Specific mesoderm subset derived from human pluripotent stem cells ameliorates microvascular pathology in type 2 diabetic mice

Abstract

Human induced pluripotent stem cells (hiPSCs) were differentiated into a specific mesoderm subset characterized by KDR⁺CD56⁺APLNR⁺ (KNA⁺) expression. KNA⁺ cells had high clonal proliferative potential and specification into endothelial colony-forming cell (ECFCs) phenotype. KNA⁺ cells differentiated into perfused blood vessels when implanted subcutaneously into the flank of nonobese diabetic/severe combined immunodeficient mice and when injected into the vitreous of type 2 diabetic mice (db/db mice). Transcriptomic analysis showed that differentiation of hiPSCs derived from diabetics into KNA⁺ cells was sufficient to change baseline differences in gene expression caused by the diabetic status and reprogram diabetic cells to a pattern similar to KNA⁺ cells derived from nondiabetic hiPSCs. Proteomic array studies performed on retinas of db/db mice injected with either control or diabetic donor-derived KNA⁺ cells showed correction of aberrant signaling in db/db retinas toward normal healthy retina. These data provide "proof of principle" that KNA⁺ cells restore perfusion and correct vascular dysfunction in db/db mice.

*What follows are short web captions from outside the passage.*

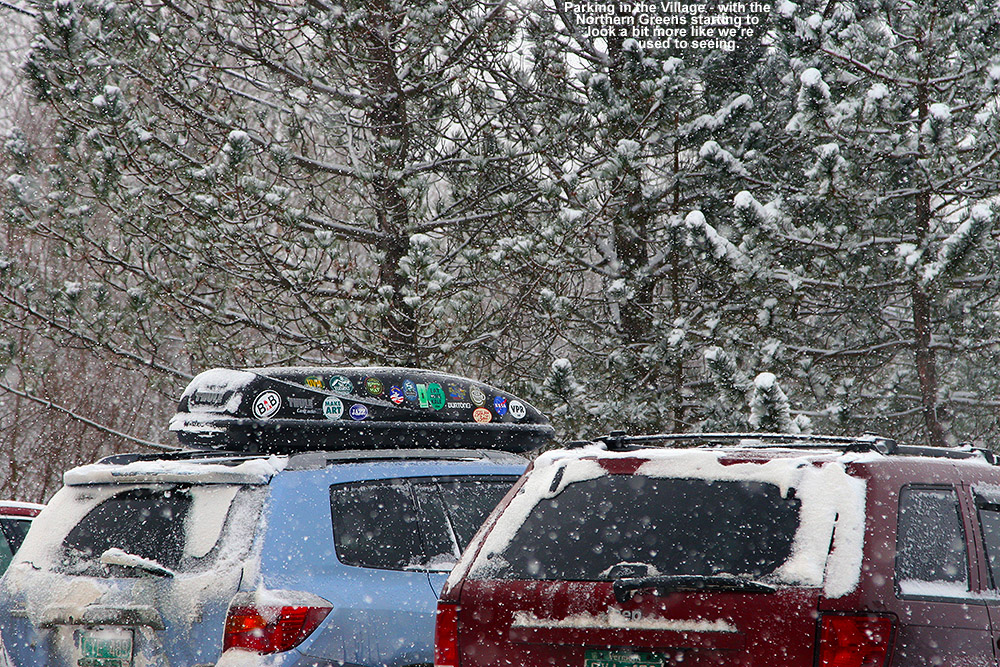 An image of ski vehicles and falling snow in the village parking lot at Bolton Valley Ski Resort in Vermont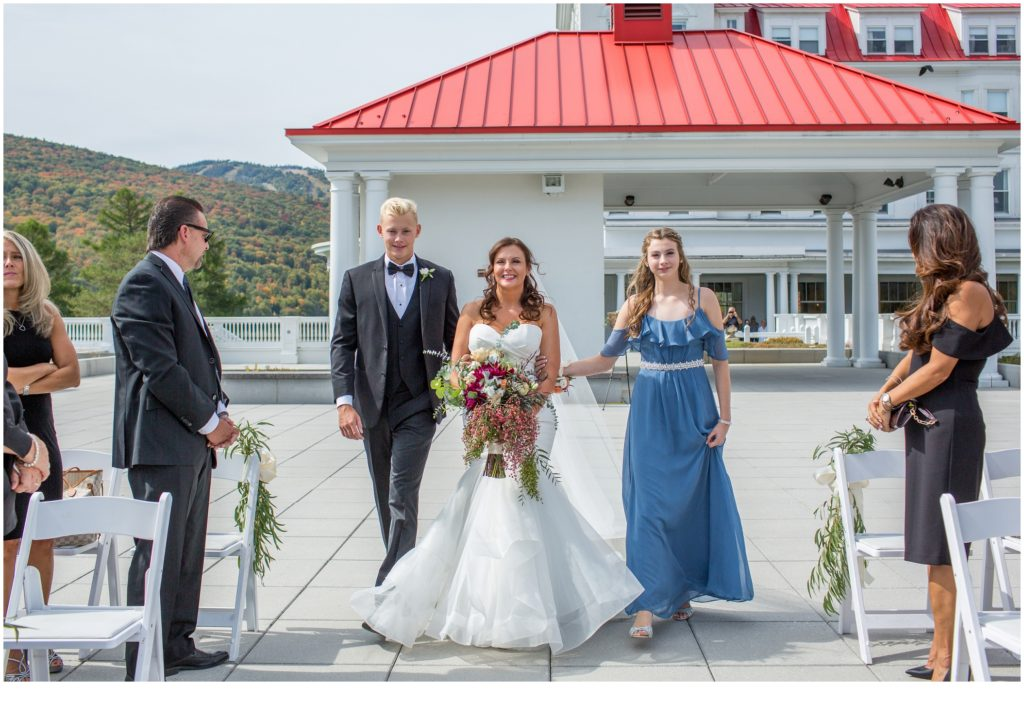 Bride being escorted down the aisle - An Omni Mount Washington Resort Wedding for a Blended Family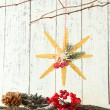 Christmas composition with snowflakes on wooden background — Stock Photo #37476675
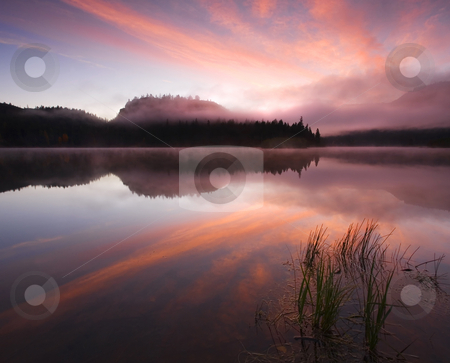 Heavens Unfolded stock photo, A glorious sunrise of the mist covered still waters of Clear LAke by Mike Dawson
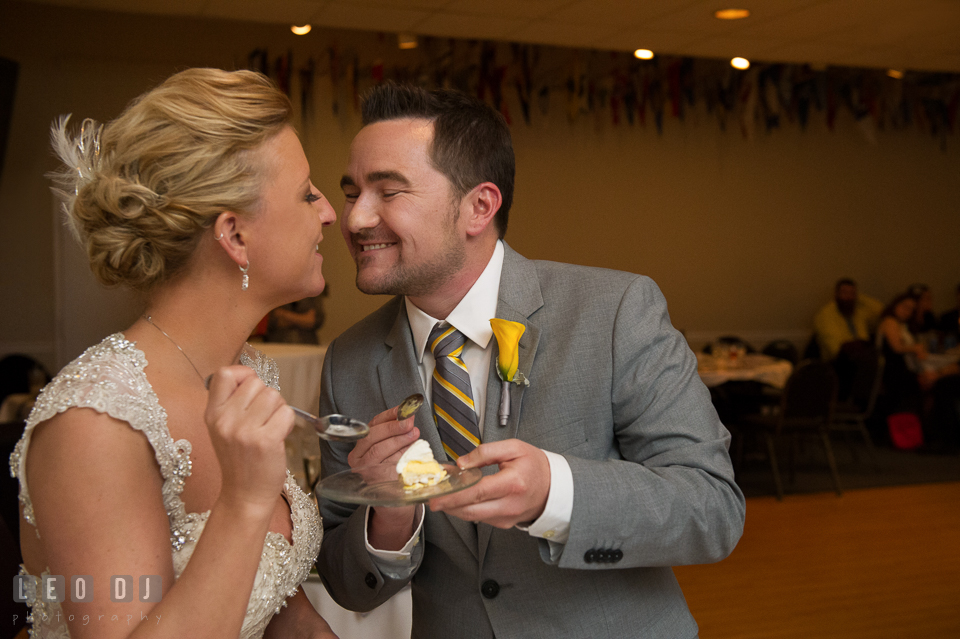 Bride and Groom kissing and feeding cake to each other. Maryland Yacht Club wedding at Pasadena Maryland, by wedding photographers of Leo Dj Photography. http://leodjphoto.com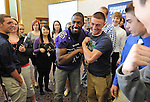 Green Bay Packers wide receiver Greg Jennings, center, flexes his muscles with Green Bay West senior Josh Ferraro after he played Financial Football with Green Bay West and Merrill High School students at Green Bay West High School on April 11, 2012. The game is designed to give students a concept about how to properly manage their money.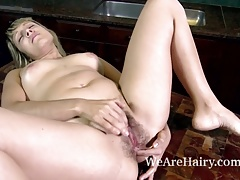 Christal masturbates after stripping nude on table
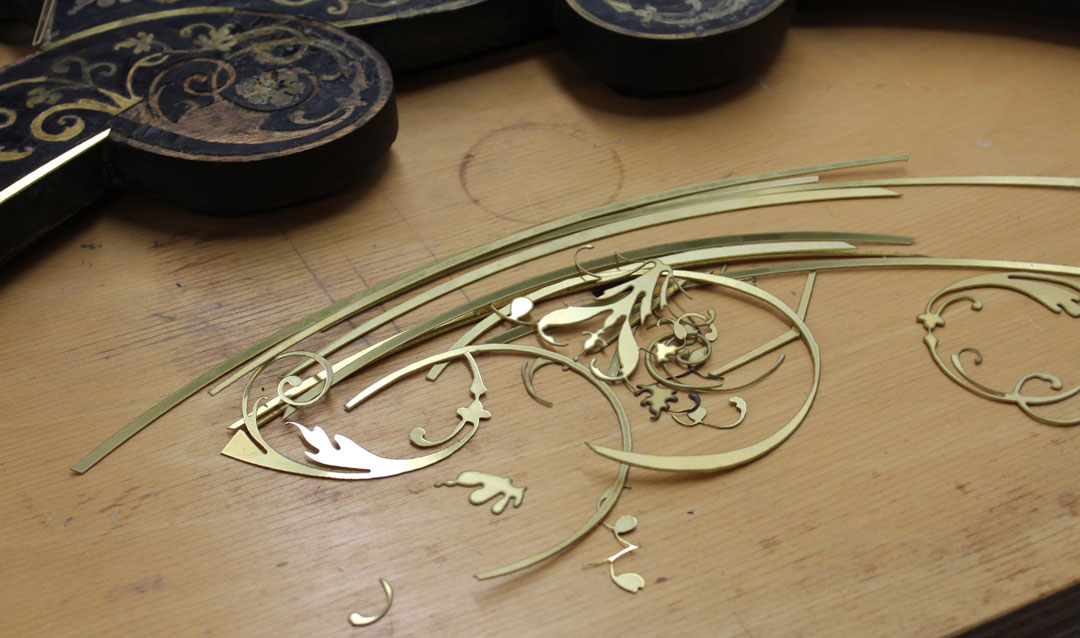 Pieces of brass marquetry for the desk
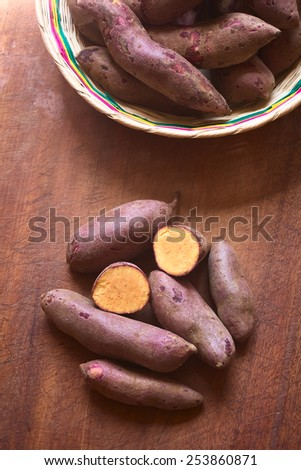 Overhead shot of raw purple sweet potato (lat. Ipomoea batatas) on wooden board photographed with natural light   - stock photo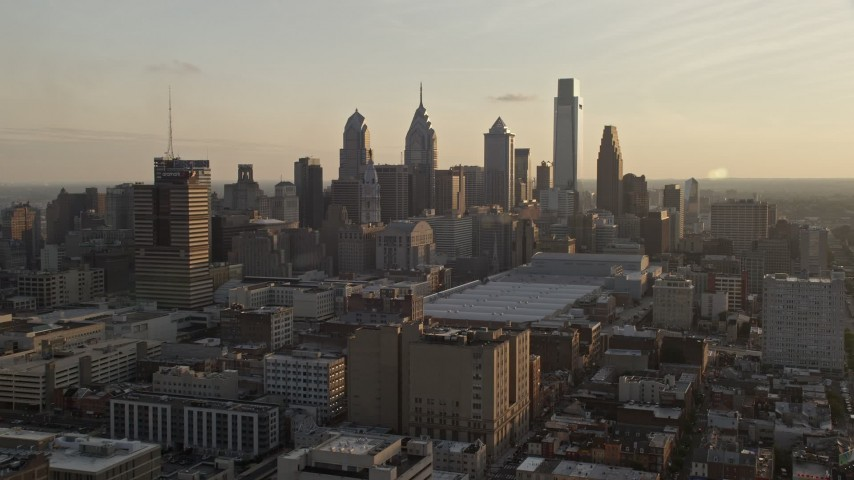 5K stock footage aerial video approaching the Downtown Philadelphia skyline and convention center in Pennsylvania, Sunset Aerial Stock Footage | AX80_078E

Fig. 1.. NCAM and APLNR coexpressing cells within D4 KDR⁺ mesoderm cells (KNA⁺ mesoderm) give rise to NRP-1⁺CD31⁺ ECs with ECFC competence.

(A) Schematic of simple one-step, two-dimensional, serum and feeder-free mesoderm lineage differentiation protocol. (B) Sorting strategy for day 4 (D4) differentiated hiPSCs. KDR⁺ cells were gated for NCAM and APLNR expression. KDR⁺NCAM⁺APLNR⁺ (K⁺N⁺A⁺), KDR⁺NCAM⁺APLNR⁻ (K⁺N⁺A⁻), and KDR⁺NCAM⁻APLNR⁻ (K⁺N⁻A⁻) cells were sorted for further differentiation and examination for the emergence of NRP-1⁺CD31⁺ ECFCs. PI, propidium iodide. (C) Sorted K⁺N⁺A⁺, K⁺N⁺A⁻, and K⁺N⁻A⁻ mesoderm subsets were further differentiated into ECFC lineage for another 8 days (4 plus 8, total of 12 days) to examine for the emergence of NRP-1⁺CD31⁺ cells at various days of differentiation. (D) At day 12, K⁺N⁺A⁺ mesoderm fraction gave rise to NRP-1⁺CD31⁺ cells that formed a homogeneous cobblestone endothelial monolayer and displayed uniform coexpression for CD31 and CD144 endothelial markers. (E) Sorted K⁺N⁺A⁺, K⁺N⁺A⁻, and K⁺N⁻A⁻ mesoderm subsets were further differentiated into ECFC lineage for 4 + 8 days to examine for the emergence of CD31⁺NRP-1⁺ cells at various days of differentiation (n = 10). (F) K⁺N⁺A⁺ mesoderm fraction gave rise to CD31⁺NRP-1⁺ cells and displayed uniform coexpression for CD31 and CD144 endothelial markers (n = 10).

Fig. 2.. NRP-1⁺CD31⁺ ECs exhibit ECFC competence.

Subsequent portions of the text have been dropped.